SES-DF - Secretaria de Estado de Saúde do Distrito Federal — Prova 2025
Um paciente de 48 anos de idade, tabagista, etilista social, com histórico de hipertensão arterial não controlada, compareceu ao pronto atendimento com queixa de cefaleia occipital de início recente, especialmente ao acordar. Referiu que, há um mês, apresenta episódios de(epistaxe espontânea). Ao exame físico, apresentou PA 190 mmHg X 120 mmHg em ambos os braços, FC 84 bpm, FR- 16 irpm e SatO2-97%. O fundo de olho mostrou sinais de retinopatia hipertensiva grau III.\n\nQual é o diagnóstico mais provável para esse caso clínico?
PA ≥ 180/120 + Lesão de órgão-alvo (ex: Retinopatia III/IV) = Emergência Hipertensiva.

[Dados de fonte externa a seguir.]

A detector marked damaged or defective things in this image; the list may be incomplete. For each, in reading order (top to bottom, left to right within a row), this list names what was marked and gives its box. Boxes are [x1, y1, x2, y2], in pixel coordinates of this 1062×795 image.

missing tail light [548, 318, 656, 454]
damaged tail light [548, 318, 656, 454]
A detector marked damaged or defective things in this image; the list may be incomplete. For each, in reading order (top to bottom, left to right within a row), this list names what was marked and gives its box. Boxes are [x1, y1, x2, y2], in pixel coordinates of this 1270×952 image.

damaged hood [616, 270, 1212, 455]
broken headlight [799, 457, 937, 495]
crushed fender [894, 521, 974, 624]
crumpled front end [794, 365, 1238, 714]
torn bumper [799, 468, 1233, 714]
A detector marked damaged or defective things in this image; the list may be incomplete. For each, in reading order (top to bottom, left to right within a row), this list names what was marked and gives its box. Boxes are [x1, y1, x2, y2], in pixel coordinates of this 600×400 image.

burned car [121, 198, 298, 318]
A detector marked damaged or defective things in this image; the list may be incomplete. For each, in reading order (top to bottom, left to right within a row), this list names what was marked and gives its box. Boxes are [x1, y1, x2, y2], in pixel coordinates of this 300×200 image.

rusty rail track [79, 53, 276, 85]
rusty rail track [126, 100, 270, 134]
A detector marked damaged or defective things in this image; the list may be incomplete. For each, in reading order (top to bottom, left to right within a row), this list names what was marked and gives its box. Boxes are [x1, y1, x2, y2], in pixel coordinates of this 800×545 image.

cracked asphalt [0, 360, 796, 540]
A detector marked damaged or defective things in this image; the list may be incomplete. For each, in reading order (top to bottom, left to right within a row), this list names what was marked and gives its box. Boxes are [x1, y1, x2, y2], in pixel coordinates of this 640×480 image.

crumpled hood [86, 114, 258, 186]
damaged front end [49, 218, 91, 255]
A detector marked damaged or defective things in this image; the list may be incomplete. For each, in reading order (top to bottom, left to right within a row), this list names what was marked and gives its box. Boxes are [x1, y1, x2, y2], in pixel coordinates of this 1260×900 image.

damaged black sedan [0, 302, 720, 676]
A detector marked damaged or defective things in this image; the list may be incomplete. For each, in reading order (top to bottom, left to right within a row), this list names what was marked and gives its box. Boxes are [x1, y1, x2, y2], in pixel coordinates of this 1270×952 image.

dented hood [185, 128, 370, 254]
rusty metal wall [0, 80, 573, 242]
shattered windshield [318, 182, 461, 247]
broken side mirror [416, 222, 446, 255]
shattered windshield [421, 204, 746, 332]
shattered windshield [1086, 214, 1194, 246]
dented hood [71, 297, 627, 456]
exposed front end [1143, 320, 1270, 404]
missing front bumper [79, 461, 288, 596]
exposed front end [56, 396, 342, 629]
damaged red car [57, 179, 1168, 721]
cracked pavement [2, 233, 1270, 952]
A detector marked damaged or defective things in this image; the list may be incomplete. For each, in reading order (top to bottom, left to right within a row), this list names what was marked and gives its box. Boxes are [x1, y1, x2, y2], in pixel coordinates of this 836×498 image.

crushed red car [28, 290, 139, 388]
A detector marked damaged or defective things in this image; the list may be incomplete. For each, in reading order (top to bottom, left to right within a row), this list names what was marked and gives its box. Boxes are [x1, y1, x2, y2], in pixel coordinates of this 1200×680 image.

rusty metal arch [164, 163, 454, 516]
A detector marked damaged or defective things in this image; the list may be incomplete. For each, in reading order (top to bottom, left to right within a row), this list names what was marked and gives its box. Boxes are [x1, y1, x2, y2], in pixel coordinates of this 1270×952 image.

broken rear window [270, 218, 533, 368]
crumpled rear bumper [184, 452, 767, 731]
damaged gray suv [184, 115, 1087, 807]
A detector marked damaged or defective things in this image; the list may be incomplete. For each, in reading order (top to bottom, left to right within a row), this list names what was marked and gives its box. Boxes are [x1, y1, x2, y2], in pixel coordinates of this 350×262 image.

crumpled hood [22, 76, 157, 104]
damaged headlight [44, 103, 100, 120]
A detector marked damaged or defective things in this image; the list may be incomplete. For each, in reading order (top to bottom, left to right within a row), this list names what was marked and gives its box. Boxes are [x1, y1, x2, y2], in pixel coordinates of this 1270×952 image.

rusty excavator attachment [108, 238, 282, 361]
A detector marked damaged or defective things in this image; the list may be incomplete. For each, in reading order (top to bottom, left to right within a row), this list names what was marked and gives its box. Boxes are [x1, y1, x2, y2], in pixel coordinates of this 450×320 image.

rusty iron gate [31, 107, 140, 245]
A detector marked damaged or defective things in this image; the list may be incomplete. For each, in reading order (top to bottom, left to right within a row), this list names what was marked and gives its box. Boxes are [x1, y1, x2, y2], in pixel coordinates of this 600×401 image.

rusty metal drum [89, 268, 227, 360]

A presença de retinopatia hipertensiva grau III (exsudatos/hemorragias) em um contexto de níveis tensionais muito elevados define uma emergência hipertensiva, exigindo redução controlada da PA.
A crise hipertensiva representa um desafio clínico frequente no pronto atendimento. O caso em questão demonstra um paciente com níveis tensionais de estágio 3 (190/120 mmHg) associados a sintomas neurológicos (cefaleia) e evidência oftalmológica de dano vascular agudo (retinopatia grau III). A presença de epistaxe recorrente também corrobora a gravidade do descontrole tensional.\n\nO diagnóstico de emergência hipertensiva é mandatório diante da lesão de órgão-alvo (retina). O tratamento deve ser instituído em ambiente de terapia intensiva com monitorização invasiva da pressão arterial. A falha em reconhecer a emergência e tratar apenas a 'pressão alta' com medicações orais pode levar à progressão para insuficiência renal aguda, encefalopatia hipertensiva ou eventos cardiovasculares maiores.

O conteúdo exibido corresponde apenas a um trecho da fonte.